What women need to know about thyroid conditions

Woman getting ultrasound of a thyroid from doctor.
Thyroid problems can make it difficult for women to become pregnant and negatively impact a developing fetus.

It’s estimated that about 12 percent of Americans will develop a thyroid condition during their lifetime, and women are five to eight times more likely than men to have thyroid problems.

According to UT Southwestern endocrinologist Alex Tessnow, M.D., a specialist in the treatment of thyroid disorders, no one is entirely sure why women are more susceptible, but because thyroid problems can have a direct bearing on conceiving and having a successful pregnancy, understanding the various conditions and taking precautions are all the more important.

Vague symptoms

As Dr. Tessnow explains, thyroid hormone regulates metabolism and helps many of the body’s organs to function. Because of this, thyroid problems can cause a wide range of vague symptoms, including:

  • Abnormal bowel function (constipation or loose stools)
  • Changes in mood
  • Changes in heart rate
  • Fatigue
  • Hair loss
  • Irregularities in the menstrual cycle
  • Trouble regulating body temperature
  • Weight gain or loss

“These symptoms are non-specific and similar to those of a number of other conditions,” Dr. Tessnow says. “Some of them also can be related to the rigors of a woman’s everyday life.”

Dr. Tessnow notes that as vague as the symptoms are, diagnosing thyroid conditions usually can be done with a simple blood test to measure thyroid hormone levels. He encourages women to see their doctor if they have any of the above symptoms in combination or seemingly out of proportion to what they should be or if one or more of the symptoms just won’t go away.

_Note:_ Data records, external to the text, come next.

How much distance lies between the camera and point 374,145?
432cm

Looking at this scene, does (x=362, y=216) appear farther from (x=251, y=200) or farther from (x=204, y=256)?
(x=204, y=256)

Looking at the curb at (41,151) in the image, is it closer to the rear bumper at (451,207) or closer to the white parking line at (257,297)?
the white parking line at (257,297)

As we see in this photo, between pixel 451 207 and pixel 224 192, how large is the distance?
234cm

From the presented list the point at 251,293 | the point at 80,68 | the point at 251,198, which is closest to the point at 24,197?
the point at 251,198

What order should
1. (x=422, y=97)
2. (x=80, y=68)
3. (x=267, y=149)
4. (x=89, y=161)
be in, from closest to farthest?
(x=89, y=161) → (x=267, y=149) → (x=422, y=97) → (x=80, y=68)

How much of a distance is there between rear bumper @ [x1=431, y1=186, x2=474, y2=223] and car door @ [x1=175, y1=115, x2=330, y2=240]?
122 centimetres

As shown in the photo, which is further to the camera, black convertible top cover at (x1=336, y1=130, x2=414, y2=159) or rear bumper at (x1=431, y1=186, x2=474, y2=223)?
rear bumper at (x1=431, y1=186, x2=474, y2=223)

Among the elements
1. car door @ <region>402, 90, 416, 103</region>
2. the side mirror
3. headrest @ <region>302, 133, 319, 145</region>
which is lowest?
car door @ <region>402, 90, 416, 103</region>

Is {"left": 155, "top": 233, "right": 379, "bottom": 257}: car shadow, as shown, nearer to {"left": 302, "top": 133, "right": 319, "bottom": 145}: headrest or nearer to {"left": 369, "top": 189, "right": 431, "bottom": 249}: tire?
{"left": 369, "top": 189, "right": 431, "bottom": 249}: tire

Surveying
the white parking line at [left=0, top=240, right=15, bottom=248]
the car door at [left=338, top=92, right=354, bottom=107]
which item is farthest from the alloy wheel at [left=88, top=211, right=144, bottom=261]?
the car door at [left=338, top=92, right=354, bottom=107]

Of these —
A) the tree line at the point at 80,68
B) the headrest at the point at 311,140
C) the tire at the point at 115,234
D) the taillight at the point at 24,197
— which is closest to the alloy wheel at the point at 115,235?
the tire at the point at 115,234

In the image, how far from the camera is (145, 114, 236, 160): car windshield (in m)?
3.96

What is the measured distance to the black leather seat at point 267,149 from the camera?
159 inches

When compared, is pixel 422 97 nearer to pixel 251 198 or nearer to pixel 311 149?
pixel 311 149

Thyroid disorders and pregnancy

It’s especially important for women to see their doctor if they have a thyroid problem and are planning to have a baby, Dr. Tessnow adds.

“Thyroid problems can make it harder to get pregnant,” he says. “If the condition isn’t diagnosed or is poorly managed, it can result in irregular ovulation or no ovulation. Some studies suggest that underlying thyroid disease also may increase a woman’s risk for miscarriage.

“If, on the other hand, the thyroid condition is well-managed, meaning thyroid hormone levels are kept normal, it shouldn’t affect a woman’s ability to become pregnant. However, it’s important to understand the changes your thyroid will undergo during pregnancy.”

Dr. Tessnow notes that a woman’s thyroid production increases by 30 percent during pregnancy. This, he explains, is because the baby is completely dependent on mom for production of thyroid hormone until its own thyroid is fully developed and functioning, which occurs about halfway through the pregnancy.

He adds that because thyroid hormone is essential for brain development, women with untreated or undertreated hypothyroidism, in which the thyroid does not make enough hormone, may have babies who are at higher risk for neurological or developmental problems. Meanwhile, women with hyperthyroidism, in which the thyroid makes too much hormone, may be at increased risk for preeclampsia and giving birth before 37 weeks.

Treatment before/during/after pregnancy

“If you have a thyroid condition, I strongly encourage you to have a preconception counseling visit with your thyroid doctor and Ob/Gyn before becoming pregnant or immediately after you find out you’re pregnant,” he says. “We’ll evaluate your thyroid hormone and begin adjusting your medication to support the baby’s healthy development.

“We also need to monitor your thyroid levels frequently – at least every month during the first half of pregnancy – to make sure your thyroid hormone levels remain where they should be. After giving birth, we’ll likely begin reducing your medication dosage to pre-pregnancy levels.”

To schedule an appointment with Dr. Tessnow, call 214-645-8300.

Avoiding thyroid medication mistakes

Thyroid medication is one of the most commonly prescribed drugs in the U.S., but, as with any medication, it has to be taken the right way for it to work. According to UTSW endocrinologist Alex Tessnow, M.D., however, too often patients aren’t taking it the right way.

“With hormone replacement medications, the instructions are basically the opposite of most other drugs,” Dr. Tessnow explains.

Basic guidelines for hormone replacement medications include:

  • Take these medications on an empty stomach with water only (not with food, juice, or milk – just water)
  • Maintain a consistent intake regimen (taking the medication on an empty stomach one day and with food the next can cause thyroid hormone levels to vary)
  • Don’t take it with other medications or multivitamins, especially those that include calcium or iron (the replacement hormone can bind to other drugs and become insoluble, which means it will go right through you and won’t be absorbed into the bloodstream)

According to Dr. Tessnow, one of the keys for thyroid medication success is having a healthy and regular dose of doctor-patient communication.

“The best thing to do is be honest with your doctor if you’re unsure about anything concerning thyroid medication,” he says. “If you’re not taking it properly and we don’t know that, we may try a new medication or dosage when, in fact, the best solution is the medication and dosage already prescribed.”